» **PASSAGE FOR REVIEW**:
== Segment start ==

RIYADH: Electric vehicle manufacturer Lucid Group, majority-owned by Saudi Arabia’s Public Investment Fund, announced a surge in deliveries in 2025 with volumes reaching 15,841 units, a 55 percent increase year-on-year.

According to a statement, the EV maker also provided an optimistic production outlook for 2026, signaling confidence in its operational turnaround and strategic shift toward autonomy.

In September 2023, the group opened its first-ever international car manufacturing facility in the Kingdom. The hub serves as the company’s second Advanced Manufacturing Plant and its first outside of the US.

According to the earnings report, the company delivered 5,345 vehicles in the fourth quarter of 2025, up 72 percent from the same period in the previous year, marking its eighth consecutive quarter of record deliveries.

Interim CEO Marc Winterhoff said that 2025 “was all about execution and strategy adjustment to set Lucid up for long-term success. Against a challenging macro backdrop, we nearly doubled production, gained market share, reduced unit costs, and strengthened our financial position.”

This commercial momentum translated directly into financial gains. Lucid’s fourth-quarter revenue soared 123 percent to $522.7 million, while full-year 2025 earnings climbed 68 percent to $1.35 billion. The company ended the quarter with a robust liquidity position of approximately $4.6 billion.

A key driver of the improved performance was the ramp-up of production, including the launch of the Lucid Gravity SUV. Despite facing supply chain and tariff headwinds, Lucid nearly doubled its total production for the year.

The company clarified its final production figures for 2025, reporting a total of 17,840 vehicles. This aligns with its previous guidance of approximately 18,000 units.

Lucid explained that a preliminary estimate of 18,378 units, announced in early January, was revised after 538 vehicles were found not to have completed the final internal validation procedures required to be classified as “produced.”

These vehicles are expected to be finalized in 2026, and the company stressed the revision does not impact previously reported financial results.

The manufacturer expects to produce between 25,000 and 27,000 vehicles in 2026, representing growth of up to 51 percent compared with 2025.

Chief Financial Officer Taoufiq Boussaid said: “Q4 marked a clear step-change in production and unit economics. The progress we made is structural, creating a more repeatable and stable operating cadence heading into 2026.”

Beyond the production numbers, Lucid outlined a pivot toward software and autonomy. Winterhoff highlighted the company’s ambition to become an “early mover in the emerging robotaxi market” by leveraging its industry-leading EV technology and strategic partnerships.

To fund these future growth platforms while maintaining financial discipline, the company is making targeted adjustments to its workforce.

“As we prepare for the next stage of our product and volume expansion, we are making targeted adjustments to our US-based, non-manufacturing workforce to reallocate resources to support the next stage of our growth and margin progression,” Boussaid added.

He reiterated the company’s commitment to “financial rigor, operational efficiency, and thoughtful capital allocation.”

In January 2025, the EV maker became the first global automotive company to join the Kingdom’s “Made in Saudi” program, granting it the right to use the “Saudi Made” label on its products, symbolizing the nation’s focus on quality and innovation.

Lucid’s facility, located in King Abdullah Economic City, can currently assemble 5,000 vehicles annually during its first phase. Once fully operational, the complete manufacturing plant, including the assembly line, is expected to produce up to 155,000 electric cars per year. 

This comes as the Kingdom is promoting the adoption of electric vehicles as part of its Vision 2030 strategy, which aims to achieve net-zero carbon emissions by 2060.
A critical target of the initiative is for 30 percent of all vehicles in Riyadh to be electric by 2030, contributing to a broader goal of reducing emissions in the capital by 50 percent.

== Segment end ==

» **SUPPLIED INFORMATION**:
== Segment start ==

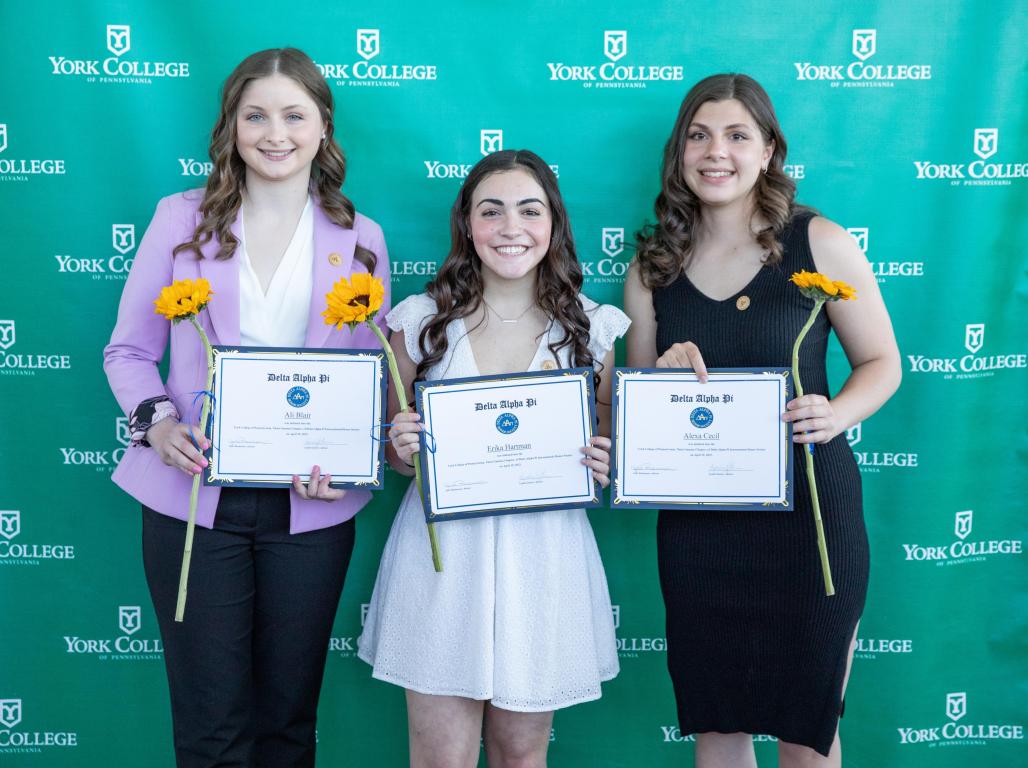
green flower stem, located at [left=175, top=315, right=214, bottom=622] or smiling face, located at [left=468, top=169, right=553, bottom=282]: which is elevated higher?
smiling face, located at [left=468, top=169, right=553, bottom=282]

== Segment end ==

In the article on Lucid's 2025 deliveries, replace "robotaxi" with "driverless taxi" and write out the text from "Chief Financial Officer Taoufiq" to "to its workforce.".

» **EXERCISE OUTPUT**:
Chief Financial Officer Taoufiq Boussaid said: “Q4 marked a clear step-change in production and unit economics. The progress we made is structural, creating a more repeatable and stable operating cadence heading into 2026.”

Beyond the production numbers, Lucid outlined a pivot toward software and autonomy. Winterhoff highlighted the company’s ambition to become an “early mover in the emerging driverless taxi market” by leveraging its industry-leading EV technology and strategic partnerships.

To fund these future growth platforms while maintaining financial discipline, the company is making targeted adjustments to its workforce.